Olhei então para meu prato e percebi a grande coincidência: o bife à milanesa do Atala é o futuro do jornalismo. Para quem já viu o comercial do open journalism do The Guardian (abaixo), não é novidade que o futuro do setor seja uma mistura do que escreve o repórter com o que diz de volta sua própria audiência. Ou o caminho inverso. Mas disso eu já sabia.

Lá por 2001, entrevistei um investidor internacional que gostava de comprar jornais. Quando perguntei por que colocar dinheiro em empresas "obsoletas", ele me explicou. Na hora que computadores diminuíssem o suficiente para caber nas mãos, que tivessem teclados e câmeras e estivessem online, quando essas maquininhas estivessem nas mãos de todo mundo, cada leitor se tornaria um repórter. E nesse mundo de notícias instantâneas e superficiais, marcas noticiosas que se solidificassem como donas de bom senso para separar o bom do ruim, e habilidade de contar suas histórias bem contadas, sairiam vencedoras. O paradoxo do jornalismo de massa, disse ele. Os bons, enfim, sobreviverão.

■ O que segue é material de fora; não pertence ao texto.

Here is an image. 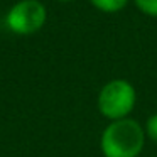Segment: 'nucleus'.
<instances>
[{"label":"nucleus","mask_w":157,"mask_h":157,"mask_svg":"<svg viewBox=\"0 0 157 157\" xmlns=\"http://www.w3.org/2000/svg\"><path fill=\"white\" fill-rule=\"evenodd\" d=\"M144 145L145 130L130 117L110 122L100 137V149L103 157H139Z\"/></svg>","instance_id":"f257e3e1"},{"label":"nucleus","mask_w":157,"mask_h":157,"mask_svg":"<svg viewBox=\"0 0 157 157\" xmlns=\"http://www.w3.org/2000/svg\"><path fill=\"white\" fill-rule=\"evenodd\" d=\"M135 103V88H133L132 83L123 78H117L105 83L98 93V98H96L100 113L110 122L127 118L133 112Z\"/></svg>","instance_id":"f03ea898"},{"label":"nucleus","mask_w":157,"mask_h":157,"mask_svg":"<svg viewBox=\"0 0 157 157\" xmlns=\"http://www.w3.org/2000/svg\"><path fill=\"white\" fill-rule=\"evenodd\" d=\"M48 10L39 0H21L5 15V24L17 36H32L44 27Z\"/></svg>","instance_id":"7ed1b4c3"},{"label":"nucleus","mask_w":157,"mask_h":157,"mask_svg":"<svg viewBox=\"0 0 157 157\" xmlns=\"http://www.w3.org/2000/svg\"><path fill=\"white\" fill-rule=\"evenodd\" d=\"M95 9H98L103 14H117L127 7L128 0H90Z\"/></svg>","instance_id":"20e7f679"},{"label":"nucleus","mask_w":157,"mask_h":157,"mask_svg":"<svg viewBox=\"0 0 157 157\" xmlns=\"http://www.w3.org/2000/svg\"><path fill=\"white\" fill-rule=\"evenodd\" d=\"M135 7L149 17H157V0H133Z\"/></svg>","instance_id":"39448f33"},{"label":"nucleus","mask_w":157,"mask_h":157,"mask_svg":"<svg viewBox=\"0 0 157 157\" xmlns=\"http://www.w3.org/2000/svg\"><path fill=\"white\" fill-rule=\"evenodd\" d=\"M144 130H145V137H149L152 142L157 144V113H152V115L147 118Z\"/></svg>","instance_id":"423d86ee"},{"label":"nucleus","mask_w":157,"mask_h":157,"mask_svg":"<svg viewBox=\"0 0 157 157\" xmlns=\"http://www.w3.org/2000/svg\"><path fill=\"white\" fill-rule=\"evenodd\" d=\"M58 2H73V0H58Z\"/></svg>","instance_id":"0eeeda50"}]
</instances>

Mais de uma década depois, o smartphone chegou. E trouxe com ele o Twitter. Entraram juntos, gritando sem dó, no meio da ressaca que ainda derrubava as redações, que tentavam se adaptar à invasão de blogueiros e portais de notícias. E na cola veio o Wikileaks, que trouxe os maiores furos de reportagem desse milênio, sem nunca terem feito uma única reportagem. Enquanto isso, o The Guardian e o The New York Times aprenderam a ouvir os gritos da massa, determinar o que importa e escrever de volta para quem gosta de ler tudo aquilo, só que bem escrito.

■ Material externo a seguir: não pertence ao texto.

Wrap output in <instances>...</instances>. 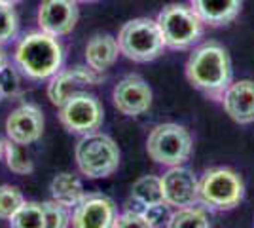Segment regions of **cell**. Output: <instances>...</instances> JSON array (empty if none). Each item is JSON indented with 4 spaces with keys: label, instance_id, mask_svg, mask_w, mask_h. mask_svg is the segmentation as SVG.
Masks as SVG:
<instances>
[{
    "label": "cell",
    "instance_id": "1",
    "mask_svg": "<svg viewBox=\"0 0 254 228\" xmlns=\"http://www.w3.org/2000/svg\"><path fill=\"white\" fill-rule=\"evenodd\" d=\"M184 73L195 89L214 101H220L233 82L232 57L220 42L209 40L191 50Z\"/></svg>",
    "mask_w": 254,
    "mask_h": 228
},
{
    "label": "cell",
    "instance_id": "2",
    "mask_svg": "<svg viewBox=\"0 0 254 228\" xmlns=\"http://www.w3.org/2000/svg\"><path fill=\"white\" fill-rule=\"evenodd\" d=\"M64 50L59 38L44 31H31L15 46L13 63L23 76L34 82L50 80L63 69Z\"/></svg>",
    "mask_w": 254,
    "mask_h": 228
},
{
    "label": "cell",
    "instance_id": "3",
    "mask_svg": "<svg viewBox=\"0 0 254 228\" xmlns=\"http://www.w3.org/2000/svg\"><path fill=\"white\" fill-rule=\"evenodd\" d=\"M74 158L78 171L85 179H106L118 171L122 152L110 135L97 130L80 135V141L76 143Z\"/></svg>",
    "mask_w": 254,
    "mask_h": 228
},
{
    "label": "cell",
    "instance_id": "4",
    "mask_svg": "<svg viewBox=\"0 0 254 228\" xmlns=\"http://www.w3.org/2000/svg\"><path fill=\"white\" fill-rule=\"evenodd\" d=\"M243 198V177L232 167H211L199 177V204L209 211H232Z\"/></svg>",
    "mask_w": 254,
    "mask_h": 228
},
{
    "label": "cell",
    "instance_id": "5",
    "mask_svg": "<svg viewBox=\"0 0 254 228\" xmlns=\"http://www.w3.org/2000/svg\"><path fill=\"white\" fill-rule=\"evenodd\" d=\"M118 44L124 57L135 63H150L158 59L165 50V42L156 19L135 17L122 25Z\"/></svg>",
    "mask_w": 254,
    "mask_h": 228
},
{
    "label": "cell",
    "instance_id": "6",
    "mask_svg": "<svg viewBox=\"0 0 254 228\" xmlns=\"http://www.w3.org/2000/svg\"><path fill=\"white\" fill-rule=\"evenodd\" d=\"M156 21L159 25L165 48L171 50H179V52L190 50L203 36L205 23L190 4H179V2L167 4L158 13Z\"/></svg>",
    "mask_w": 254,
    "mask_h": 228
},
{
    "label": "cell",
    "instance_id": "7",
    "mask_svg": "<svg viewBox=\"0 0 254 228\" xmlns=\"http://www.w3.org/2000/svg\"><path fill=\"white\" fill-rule=\"evenodd\" d=\"M146 152L150 160L159 165L173 167L190 160L193 152V139L190 131L175 122H165L154 126L146 139Z\"/></svg>",
    "mask_w": 254,
    "mask_h": 228
},
{
    "label": "cell",
    "instance_id": "8",
    "mask_svg": "<svg viewBox=\"0 0 254 228\" xmlns=\"http://www.w3.org/2000/svg\"><path fill=\"white\" fill-rule=\"evenodd\" d=\"M59 120L68 133L85 135L97 131L105 122V109L97 95L87 89L72 93L59 107Z\"/></svg>",
    "mask_w": 254,
    "mask_h": 228
},
{
    "label": "cell",
    "instance_id": "9",
    "mask_svg": "<svg viewBox=\"0 0 254 228\" xmlns=\"http://www.w3.org/2000/svg\"><path fill=\"white\" fill-rule=\"evenodd\" d=\"M152 101H154L152 87L140 75H127L112 89L114 109L129 118L148 112Z\"/></svg>",
    "mask_w": 254,
    "mask_h": 228
},
{
    "label": "cell",
    "instance_id": "10",
    "mask_svg": "<svg viewBox=\"0 0 254 228\" xmlns=\"http://www.w3.org/2000/svg\"><path fill=\"white\" fill-rule=\"evenodd\" d=\"M103 80L101 73L93 71L89 65H76L70 69H61L50 78L48 84V99L52 105L61 107L72 93L84 91L87 87L99 86Z\"/></svg>",
    "mask_w": 254,
    "mask_h": 228
},
{
    "label": "cell",
    "instance_id": "11",
    "mask_svg": "<svg viewBox=\"0 0 254 228\" xmlns=\"http://www.w3.org/2000/svg\"><path fill=\"white\" fill-rule=\"evenodd\" d=\"M161 190L163 202L173 209L199 204V179L184 163L167 167L161 175Z\"/></svg>",
    "mask_w": 254,
    "mask_h": 228
},
{
    "label": "cell",
    "instance_id": "12",
    "mask_svg": "<svg viewBox=\"0 0 254 228\" xmlns=\"http://www.w3.org/2000/svg\"><path fill=\"white\" fill-rule=\"evenodd\" d=\"M44 128H46L44 112L34 103H23L17 109H13L4 124L6 137L11 143H17L23 147L38 141L44 135Z\"/></svg>",
    "mask_w": 254,
    "mask_h": 228
},
{
    "label": "cell",
    "instance_id": "13",
    "mask_svg": "<svg viewBox=\"0 0 254 228\" xmlns=\"http://www.w3.org/2000/svg\"><path fill=\"white\" fill-rule=\"evenodd\" d=\"M116 215V204L108 196L89 192L72 207L70 225L76 228H112Z\"/></svg>",
    "mask_w": 254,
    "mask_h": 228
},
{
    "label": "cell",
    "instance_id": "14",
    "mask_svg": "<svg viewBox=\"0 0 254 228\" xmlns=\"http://www.w3.org/2000/svg\"><path fill=\"white\" fill-rule=\"evenodd\" d=\"M80 17L76 0H42L36 13V23L40 31L52 36H66L74 31Z\"/></svg>",
    "mask_w": 254,
    "mask_h": 228
},
{
    "label": "cell",
    "instance_id": "15",
    "mask_svg": "<svg viewBox=\"0 0 254 228\" xmlns=\"http://www.w3.org/2000/svg\"><path fill=\"white\" fill-rule=\"evenodd\" d=\"M222 107L226 114L235 124H253L254 122V80L243 78L232 82L222 95Z\"/></svg>",
    "mask_w": 254,
    "mask_h": 228
},
{
    "label": "cell",
    "instance_id": "16",
    "mask_svg": "<svg viewBox=\"0 0 254 228\" xmlns=\"http://www.w3.org/2000/svg\"><path fill=\"white\" fill-rule=\"evenodd\" d=\"M118 55H122L120 44L110 33H95L85 44V65L101 75L116 63Z\"/></svg>",
    "mask_w": 254,
    "mask_h": 228
},
{
    "label": "cell",
    "instance_id": "17",
    "mask_svg": "<svg viewBox=\"0 0 254 228\" xmlns=\"http://www.w3.org/2000/svg\"><path fill=\"white\" fill-rule=\"evenodd\" d=\"M190 6L209 27H224L241 13L243 0H190Z\"/></svg>",
    "mask_w": 254,
    "mask_h": 228
},
{
    "label": "cell",
    "instance_id": "18",
    "mask_svg": "<svg viewBox=\"0 0 254 228\" xmlns=\"http://www.w3.org/2000/svg\"><path fill=\"white\" fill-rule=\"evenodd\" d=\"M163 202V190H161V177L158 175H142L131 186L129 194V207L133 209H144L154 204Z\"/></svg>",
    "mask_w": 254,
    "mask_h": 228
},
{
    "label": "cell",
    "instance_id": "19",
    "mask_svg": "<svg viewBox=\"0 0 254 228\" xmlns=\"http://www.w3.org/2000/svg\"><path fill=\"white\" fill-rule=\"evenodd\" d=\"M50 192H52V200L70 207V209L85 196L82 181L74 173H66V171L53 177L50 183Z\"/></svg>",
    "mask_w": 254,
    "mask_h": 228
},
{
    "label": "cell",
    "instance_id": "20",
    "mask_svg": "<svg viewBox=\"0 0 254 228\" xmlns=\"http://www.w3.org/2000/svg\"><path fill=\"white\" fill-rule=\"evenodd\" d=\"M169 228H209L211 227V215L209 209L201 204L179 207L171 213Z\"/></svg>",
    "mask_w": 254,
    "mask_h": 228
},
{
    "label": "cell",
    "instance_id": "21",
    "mask_svg": "<svg viewBox=\"0 0 254 228\" xmlns=\"http://www.w3.org/2000/svg\"><path fill=\"white\" fill-rule=\"evenodd\" d=\"M10 227L13 228H42L46 227L44 206L38 202H23L19 209L10 217Z\"/></svg>",
    "mask_w": 254,
    "mask_h": 228
},
{
    "label": "cell",
    "instance_id": "22",
    "mask_svg": "<svg viewBox=\"0 0 254 228\" xmlns=\"http://www.w3.org/2000/svg\"><path fill=\"white\" fill-rule=\"evenodd\" d=\"M4 162H6L11 173L15 175H31L34 171V162L31 160V156L25 152V147L17 145V143H11L10 139H8V149H6Z\"/></svg>",
    "mask_w": 254,
    "mask_h": 228
},
{
    "label": "cell",
    "instance_id": "23",
    "mask_svg": "<svg viewBox=\"0 0 254 228\" xmlns=\"http://www.w3.org/2000/svg\"><path fill=\"white\" fill-rule=\"evenodd\" d=\"M19 31V17L10 4L0 2V46L11 42Z\"/></svg>",
    "mask_w": 254,
    "mask_h": 228
},
{
    "label": "cell",
    "instance_id": "24",
    "mask_svg": "<svg viewBox=\"0 0 254 228\" xmlns=\"http://www.w3.org/2000/svg\"><path fill=\"white\" fill-rule=\"evenodd\" d=\"M25 198L17 186L0 185V219L10 221V217L19 209Z\"/></svg>",
    "mask_w": 254,
    "mask_h": 228
},
{
    "label": "cell",
    "instance_id": "25",
    "mask_svg": "<svg viewBox=\"0 0 254 228\" xmlns=\"http://www.w3.org/2000/svg\"><path fill=\"white\" fill-rule=\"evenodd\" d=\"M44 219H46V228H64L70 225V207L63 206L55 200L44 202Z\"/></svg>",
    "mask_w": 254,
    "mask_h": 228
},
{
    "label": "cell",
    "instance_id": "26",
    "mask_svg": "<svg viewBox=\"0 0 254 228\" xmlns=\"http://www.w3.org/2000/svg\"><path fill=\"white\" fill-rule=\"evenodd\" d=\"M0 84H2V89L6 93V97H15L19 91H21V71L10 63L2 67L0 71Z\"/></svg>",
    "mask_w": 254,
    "mask_h": 228
},
{
    "label": "cell",
    "instance_id": "27",
    "mask_svg": "<svg viewBox=\"0 0 254 228\" xmlns=\"http://www.w3.org/2000/svg\"><path fill=\"white\" fill-rule=\"evenodd\" d=\"M171 209H173V207L167 206L165 202H161V204H154V206H148V207H144V209H140V213L148 221L150 228L167 227V225H169L171 213H173Z\"/></svg>",
    "mask_w": 254,
    "mask_h": 228
},
{
    "label": "cell",
    "instance_id": "28",
    "mask_svg": "<svg viewBox=\"0 0 254 228\" xmlns=\"http://www.w3.org/2000/svg\"><path fill=\"white\" fill-rule=\"evenodd\" d=\"M112 228H150V227H148V221L144 219V215L138 209L129 207L122 215H116V221H114V227Z\"/></svg>",
    "mask_w": 254,
    "mask_h": 228
},
{
    "label": "cell",
    "instance_id": "29",
    "mask_svg": "<svg viewBox=\"0 0 254 228\" xmlns=\"http://www.w3.org/2000/svg\"><path fill=\"white\" fill-rule=\"evenodd\" d=\"M6 149H8V137L6 139L0 137V162H4V158H6Z\"/></svg>",
    "mask_w": 254,
    "mask_h": 228
},
{
    "label": "cell",
    "instance_id": "30",
    "mask_svg": "<svg viewBox=\"0 0 254 228\" xmlns=\"http://www.w3.org/2000/svg\"><path fill=\"white\" fill-rule=\"evenodd\" d=\"M8 61H6V55H4V52H2V46H0V71H2V67L6 65Z\"/></svg>",
    "mask_w": 254,
    "mask_h": 228
},
{
    "label": "cell",
    "instance_id": "31",
    "mask_svg": "<svg viewBox=\"0 0 254 228\" xmlns=\"http://www.w3.org/2000/svg\"><path fill=\"white\" fill-rule=\"evenodd\" d=\"M2 4H10V6H15V4H19L21 0H0Z\"/></svg>",
    "mask_w": 254,
    "mask_h": 228
},
{
    "label": "cell",
    "instance_id": "32",
    "mask_svg": "<svg viewBox=\"0 0 254 228\" xmlns=\"http://www.w3.org/2000/svg\"><path fill=\"white\" fill-rule=\"evenodd\" d=\"M6 97V93H4V89H2V84H0V101Z\"/></svg>",
    "mask_w": 254,
    "mask_h": 228
},
{
    "label": "cell",
    "instance_id": "33",
    "mask_svg": "<svg viewBox=\"0 0 254 228\" xmlns=\"http://www.w3.org/2000/svg\"><path fill=\"white\" fill-rule=\"evenodd\" d=\"M76 2H85L87 4V2H97V0H76Z\"/></svg>",
    "mask_w": 254,
    "mask_h": 228
}]
</instances>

É, o sujeito estava certo. Ele só não previu o Huffington Post da minha amiga Arianna, para quem o Anderáos trabalha. Mas aí era pedir demais.

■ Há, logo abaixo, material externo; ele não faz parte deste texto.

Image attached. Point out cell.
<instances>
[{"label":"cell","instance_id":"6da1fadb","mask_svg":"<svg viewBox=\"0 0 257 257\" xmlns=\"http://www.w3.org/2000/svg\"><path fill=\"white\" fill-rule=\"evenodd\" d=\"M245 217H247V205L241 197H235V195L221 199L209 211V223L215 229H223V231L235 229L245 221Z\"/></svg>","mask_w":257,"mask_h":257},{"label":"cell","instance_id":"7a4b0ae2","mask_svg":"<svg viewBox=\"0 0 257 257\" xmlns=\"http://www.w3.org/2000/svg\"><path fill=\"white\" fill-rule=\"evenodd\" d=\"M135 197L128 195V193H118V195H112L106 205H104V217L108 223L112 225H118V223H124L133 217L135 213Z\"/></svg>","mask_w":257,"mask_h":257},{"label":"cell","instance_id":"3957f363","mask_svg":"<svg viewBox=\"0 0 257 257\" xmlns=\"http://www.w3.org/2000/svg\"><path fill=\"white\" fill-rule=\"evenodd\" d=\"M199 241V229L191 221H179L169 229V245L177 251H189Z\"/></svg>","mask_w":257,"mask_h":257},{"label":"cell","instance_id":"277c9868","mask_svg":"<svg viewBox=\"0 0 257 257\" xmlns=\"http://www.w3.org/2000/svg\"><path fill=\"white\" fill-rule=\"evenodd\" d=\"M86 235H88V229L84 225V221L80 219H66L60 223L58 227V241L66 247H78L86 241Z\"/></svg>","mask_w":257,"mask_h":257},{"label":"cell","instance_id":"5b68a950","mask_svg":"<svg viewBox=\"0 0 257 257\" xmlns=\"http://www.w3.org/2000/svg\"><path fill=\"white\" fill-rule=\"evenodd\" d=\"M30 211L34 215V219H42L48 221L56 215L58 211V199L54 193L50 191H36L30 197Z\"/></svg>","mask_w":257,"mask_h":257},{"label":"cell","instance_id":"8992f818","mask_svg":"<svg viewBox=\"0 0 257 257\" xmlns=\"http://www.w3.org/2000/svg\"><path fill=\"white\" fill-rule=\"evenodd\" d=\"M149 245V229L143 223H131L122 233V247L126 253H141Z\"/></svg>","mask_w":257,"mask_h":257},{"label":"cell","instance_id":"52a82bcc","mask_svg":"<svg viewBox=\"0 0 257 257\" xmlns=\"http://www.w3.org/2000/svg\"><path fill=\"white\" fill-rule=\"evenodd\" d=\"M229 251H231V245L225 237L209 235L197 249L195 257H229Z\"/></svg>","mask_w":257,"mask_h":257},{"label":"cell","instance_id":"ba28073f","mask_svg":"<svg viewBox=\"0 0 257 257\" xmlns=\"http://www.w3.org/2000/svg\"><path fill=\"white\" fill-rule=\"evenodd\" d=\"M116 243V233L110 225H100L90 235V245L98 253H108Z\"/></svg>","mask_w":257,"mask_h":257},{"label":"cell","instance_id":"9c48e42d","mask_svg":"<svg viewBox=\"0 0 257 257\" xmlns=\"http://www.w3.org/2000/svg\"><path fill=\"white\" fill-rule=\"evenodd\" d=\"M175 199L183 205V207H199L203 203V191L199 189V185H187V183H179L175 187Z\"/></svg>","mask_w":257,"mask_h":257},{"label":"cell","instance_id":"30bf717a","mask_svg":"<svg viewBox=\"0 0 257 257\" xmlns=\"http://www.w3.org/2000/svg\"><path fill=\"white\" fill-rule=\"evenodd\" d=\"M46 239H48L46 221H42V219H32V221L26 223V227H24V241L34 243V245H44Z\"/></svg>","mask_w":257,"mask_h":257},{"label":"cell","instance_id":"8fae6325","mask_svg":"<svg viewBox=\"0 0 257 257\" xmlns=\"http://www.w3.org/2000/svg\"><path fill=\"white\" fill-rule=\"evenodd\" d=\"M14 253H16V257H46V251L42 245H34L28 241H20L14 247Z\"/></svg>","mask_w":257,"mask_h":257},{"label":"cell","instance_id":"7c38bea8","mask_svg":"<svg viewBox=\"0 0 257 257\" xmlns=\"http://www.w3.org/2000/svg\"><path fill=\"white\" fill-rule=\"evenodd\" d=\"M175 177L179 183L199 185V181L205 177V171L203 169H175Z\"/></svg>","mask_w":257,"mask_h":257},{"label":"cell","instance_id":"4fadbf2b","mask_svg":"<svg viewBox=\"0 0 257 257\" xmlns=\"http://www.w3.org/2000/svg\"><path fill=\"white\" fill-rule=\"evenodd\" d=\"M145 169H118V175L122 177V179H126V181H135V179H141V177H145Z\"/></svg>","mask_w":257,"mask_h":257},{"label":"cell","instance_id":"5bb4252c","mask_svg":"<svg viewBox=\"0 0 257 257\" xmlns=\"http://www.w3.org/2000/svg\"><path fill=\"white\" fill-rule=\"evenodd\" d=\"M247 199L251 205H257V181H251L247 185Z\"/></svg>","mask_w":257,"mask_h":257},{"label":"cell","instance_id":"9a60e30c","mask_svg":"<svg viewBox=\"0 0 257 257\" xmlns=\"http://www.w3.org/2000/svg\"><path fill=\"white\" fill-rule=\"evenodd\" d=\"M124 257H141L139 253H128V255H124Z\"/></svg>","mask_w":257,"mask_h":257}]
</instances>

(Pausa para mais uma garfada... continuemos)

O que nos traz de volta ao Alex Atala. Assim como acontece com as notícias, um milanesinha com salada de batatas tem em qualquer lugar, qualquer moquifo. Mas o guloso eventual, sem o guia do submundo gastronômico de São Paulo, jamais saberia distinguir pelo lado de fora qual é bom, qual é ruim. E não se brinca com maionese, dizia minha mãe. Então melhor ir no seguro, bem feito, bife-de-grife aqui nos Jardins. Da mesma forma, na hora de achar informação importante ou leituras prazerosas, leitores partem rápido para uma fonte de confiança. A diferença é que hoje, enquanto o cliente de restaurante paga a própria conta, a do jornalismo quem banca são os anunciantes.

Esses, segundo eles próprios, gostam de comprar audiência. Mas é mentira. Gostam mesmo é de prestígio. Senão já tinham tirado muito mais dinheiro da TV e posto no Google. Mas divago... o fato é que o marqueteiro que paga as redações dá pinta de que curte o varejão, mas investe de verdade em ser visto entre gente importante. Não estranho, portanto, quando vejo tantos deles aqui ao meu redor. Comendo bife à milanesa e pudim de leite (épico, por sinal), com suas camisas Lacoste.